= What to do =
Extract each line of the material that follows exactly and omit its pictures.

= Provided data =
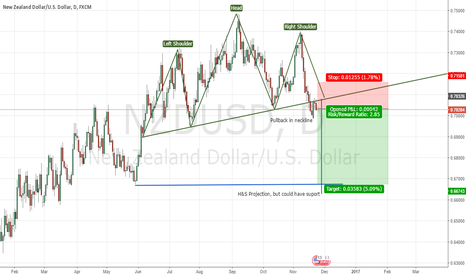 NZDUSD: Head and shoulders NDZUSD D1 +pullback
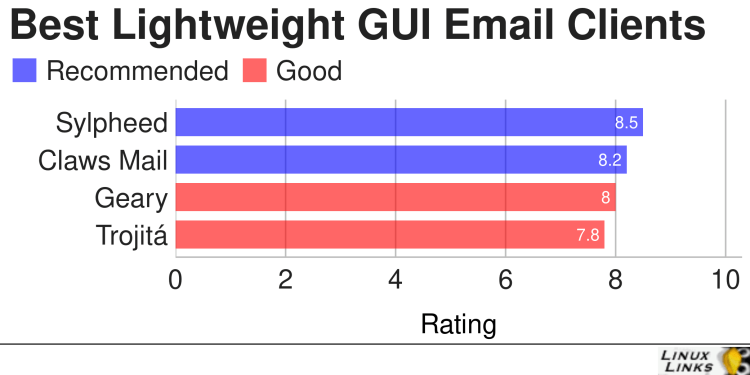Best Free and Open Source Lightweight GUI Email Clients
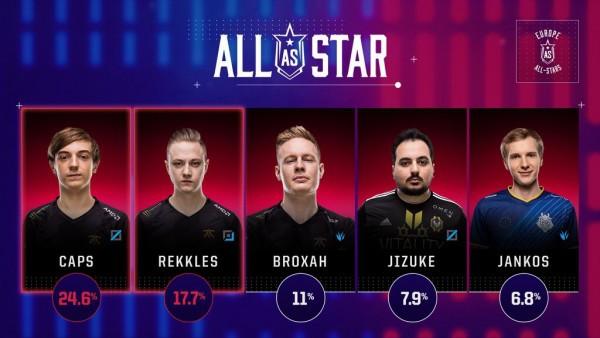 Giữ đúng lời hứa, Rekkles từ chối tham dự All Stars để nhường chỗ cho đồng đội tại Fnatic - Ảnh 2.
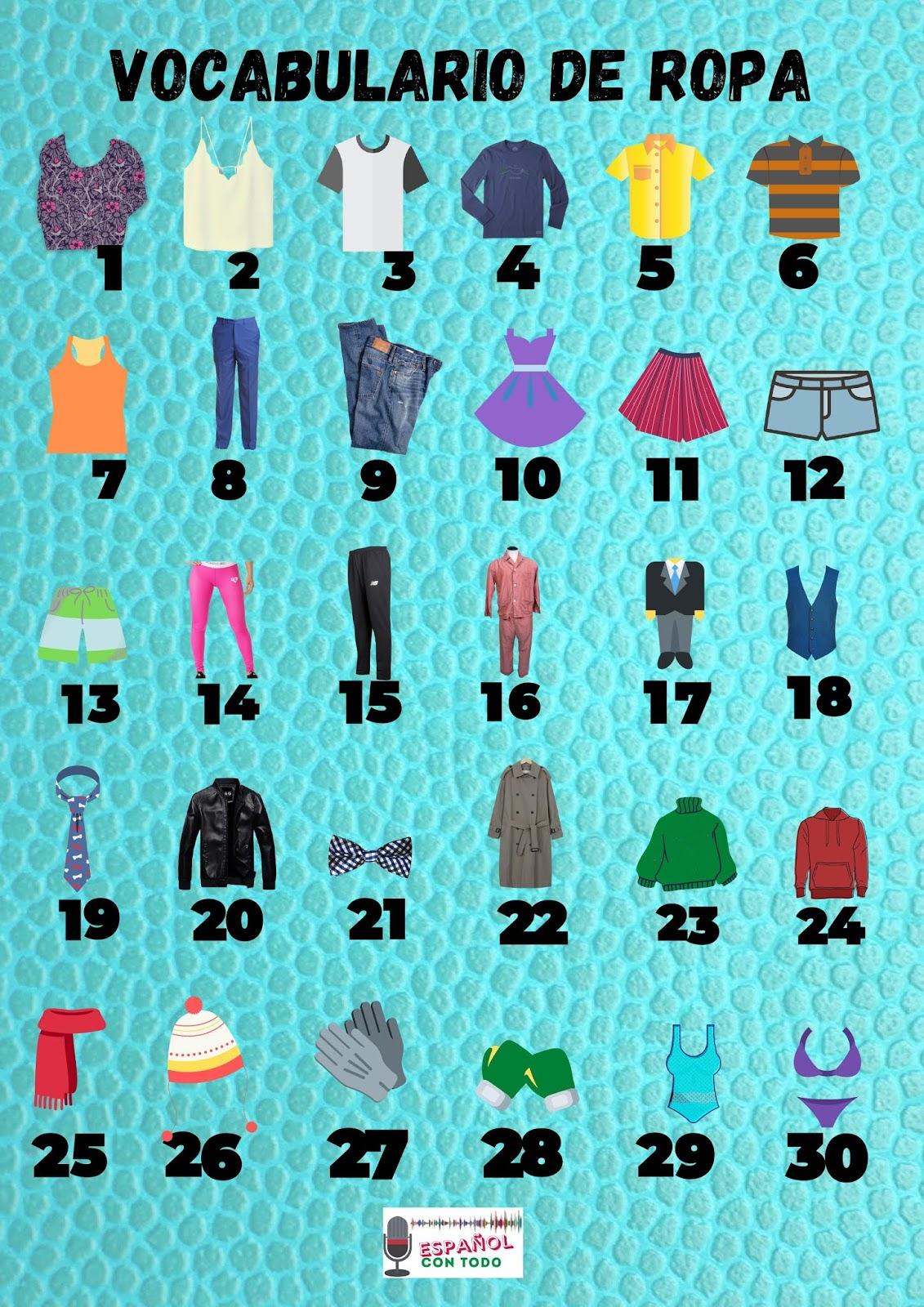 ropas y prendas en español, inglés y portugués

= Solution to this problem =
 NZDUSD: Head and shoulders NDZUSD D1 +pullback
Best Free and Open Source Lightweight GUI Email Clients
 Giữ đúng lời hứa, Rekkles từ chối tham dự All Stars để nhường chỗ cho đồng đội tại Fnatic - Ảnh 2.
 ropas y prendas en español, inglés y portugués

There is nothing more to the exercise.